-- Page excerpt --
_ _ _ _ _

It all began in a bright storage room of the Upper-Rhenish poet’s museum in Karlsruhe in the mid-nineties: With old-skool equipment and an overdose of FMP & Wu-Tang, the first sketches of what would later be released under the nom-de-guerre "Kammerflimmer Kollektief" were conceived; the result appeared in 1999 under the titled Mäander on the Weilheim-based payola-label. A simulation of jazz with pop appeal (melodies!). "Instrumental drones & central European freakouts on violins and reeds. A kind of European down home NoWave" was what Matt ffytche in The Wire called it.
At first, a live realisation seemed unthinkable. As it happened, the people necessary for such an undertaking gravitated towards the Kollektief in a very short time and without having been summoned. They were Johannes Frisch on the double bass; Dietrich Foth on a variety of saxophones; Heike Wendelin on the violin; Michael Ströder on drums and Anne Vortisch at the synthesizer. The tracks of the first album were the point of departure for our joint excursion; the result was a concert tour and a huge and wild chaos, which in turn was documented at the Uphon Studio in Weilheim and released as a CD (Incommunicado, 2000, again on payola). It included "Venti Latir", a version of a song by Robert Wyatt, one of our great heroes and: one of the greatest soul singers ever. "Music is a chance for self development. It‘s another life, in which it‘s easier to develop the art of giving" - which is how John Stevens put it in the liner notes for Karyobin, the epoch-making first LP of the Spontaneous Music Ensemble from 1968. Felix Klopotek in German music magazine Spex, said it thus: "Listening to this music, it seems that free jazz as being played by, say, Pharaoh Sanders and Cecil McBee in 1969 has been put into a context where it meets and mingles with pop and electronics with consistency and effortlessness."
The third album, Hysteria, was released in Japan and the USA in 2001 and subsequently on Quecksilber in 2004. It was a hybrid of its two predecessors; a synthesis of solo work in the studio and a collective flush. Martin Büsser wrote about it in testcard: "As of now, I am not aware of any better interaction of jazz and electronic music as this brief but most sophisticated album of the Kammerflimmer Kollektief. In this crossover between the great Free Jazz-tradition (Alan Silva, early Charlie Haden), Kraut- and free form-rock (Third Ear Band, Neu!) and the blurring of sounds of This Heat, it is not only the points of reference which are correct, but something that is much more important and even rarer: their new and inspiring combination."

_ _ _ _ _

-- Excerpted data --

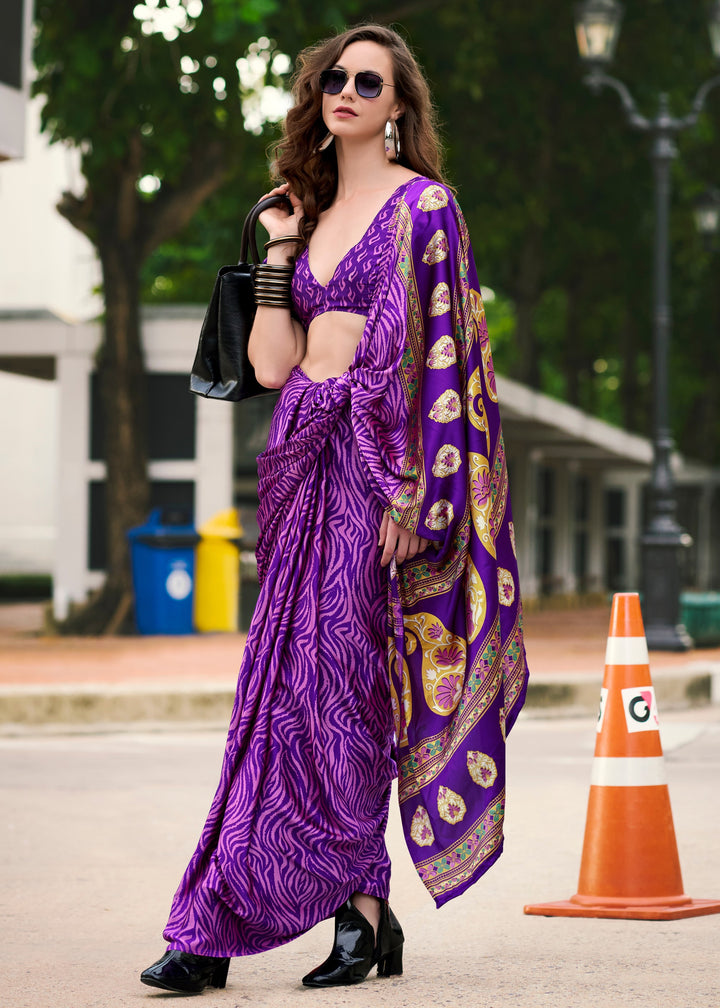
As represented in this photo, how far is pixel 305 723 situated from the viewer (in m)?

_ _ _ _ _

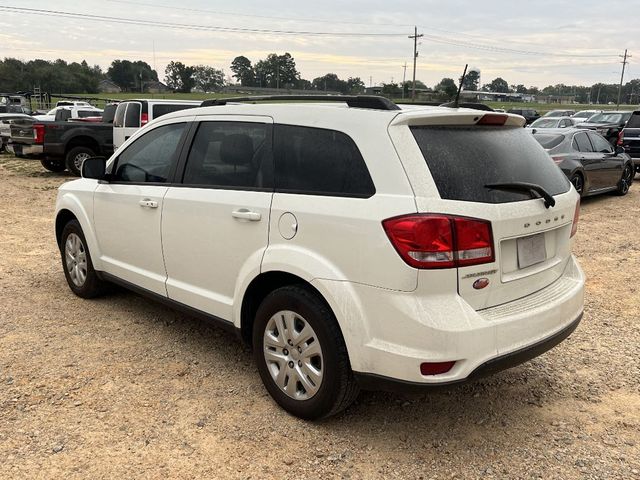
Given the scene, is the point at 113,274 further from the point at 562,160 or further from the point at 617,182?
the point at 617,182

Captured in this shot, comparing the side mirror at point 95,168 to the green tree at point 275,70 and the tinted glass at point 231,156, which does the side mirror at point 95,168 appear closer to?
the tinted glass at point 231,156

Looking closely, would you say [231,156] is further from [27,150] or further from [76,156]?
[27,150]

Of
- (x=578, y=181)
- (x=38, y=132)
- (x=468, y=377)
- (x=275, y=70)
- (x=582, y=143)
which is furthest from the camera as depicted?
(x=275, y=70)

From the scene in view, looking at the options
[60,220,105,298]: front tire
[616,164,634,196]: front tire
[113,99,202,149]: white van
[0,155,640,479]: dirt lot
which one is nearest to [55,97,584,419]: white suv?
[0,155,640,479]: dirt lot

_ _ _ _ _

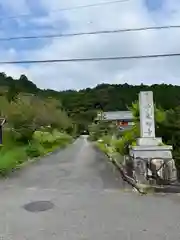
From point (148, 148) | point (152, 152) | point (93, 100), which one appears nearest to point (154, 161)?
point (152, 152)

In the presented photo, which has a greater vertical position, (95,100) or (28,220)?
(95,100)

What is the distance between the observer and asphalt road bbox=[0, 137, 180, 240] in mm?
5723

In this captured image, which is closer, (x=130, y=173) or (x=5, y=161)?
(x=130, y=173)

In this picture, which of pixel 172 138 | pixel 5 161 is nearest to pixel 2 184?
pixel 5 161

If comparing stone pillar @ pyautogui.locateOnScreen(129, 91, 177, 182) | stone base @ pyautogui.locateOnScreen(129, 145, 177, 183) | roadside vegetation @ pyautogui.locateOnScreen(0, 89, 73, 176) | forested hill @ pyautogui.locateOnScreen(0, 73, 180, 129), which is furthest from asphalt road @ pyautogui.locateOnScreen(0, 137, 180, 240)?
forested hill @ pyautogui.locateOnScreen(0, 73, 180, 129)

_ _ _ _ _

-- Objective 1 --
In the Kammerflimmer Kollektief text above, where was the concert tour documented before its release as the CD Incommunicado?
-- Objective 2 --
Carry on the Kammerflimmer Kollektief text from its final sentence.

-- Expected answer 1 --
At the Uphon Studio in Weilheim.

-- Expected answer 2 --
In 2002, changes were taking place within Kollektief: Michael Ströder & Anne Vortisch left; the remaining core was augmented by Heike Aumüller - who hitherto had been in charge of the artwork - on harmonium (as well as playing an active role in soundprocessing and songwriting) and Christopher Brunner on drums & vibraphone.
Cicadidae, the fourth album, was released in 2003 on the committed Staubgold label – as have all other releases since. The borders between analogue and digital, acoustic and electronic elements became more and more blurred. Somebody called it "Karlsruhe Psychedelic". Ulrich Kriest in Intro magazine had this to say: "After presenting us with sketches, the Kammerflimmer Kollektief now grants us the view of the whole picture. It is a collage. It is very probable that we will not get to hear a more profound album this year. The music of the future realised today. And from Karlsruhe. Who would have thought of it?" And Dietmar Dath composed the most beautiful liner notes: "Here everything is heaven, but different from the origin. Up above are birds that hang on different kinds of jet streams with their heads down, not to be interchanged. The sun is shining, but it's not really the sun: it's the moon. When did night fall, anyway?"
What followed were numerous gigs at festivals and in clubs across of Europe (all of which were splendidly organised by our agency Planet Rock and all of which we survived unscathed). The music learned to function in a multitude of rooms as well as under blue skies.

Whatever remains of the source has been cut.